··· Data shown

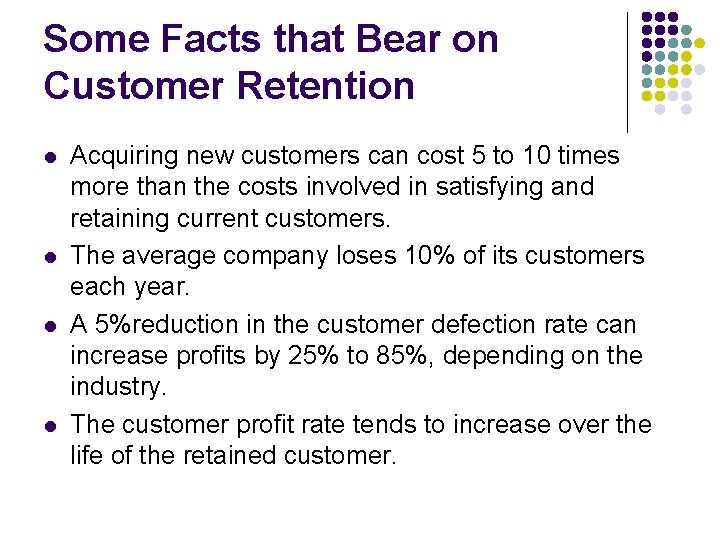 Some Facts that Bear on Customer Retention

- Acquiring new customers can cost 5 to 10 times more than the costs involved in satisfying and retaining current customers.
- The average company loses 10% of its customers each year.
- A 5%reduction in the customer defection rate can increase profits by 25% to 85%, depending on the industry.
- The customer profit rate tends to increase over the life of the retained customer.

······

◆ **Assigned task**:
Return every line above word for word, minus images.

◆ **Finished task**:
 Some Facts that Bear on Customer Retention

- Acquiring new customers can cost 5 to 10 times more than the costs involved in satisfying and retaining current customers.
- The average company loses 10% of its customers each year.
- A 5%reduction in the customer defection rate can increase profits by 25% to 85%, depending on the industry.
- The customer profit rate tends to increase over the life of the retained customer.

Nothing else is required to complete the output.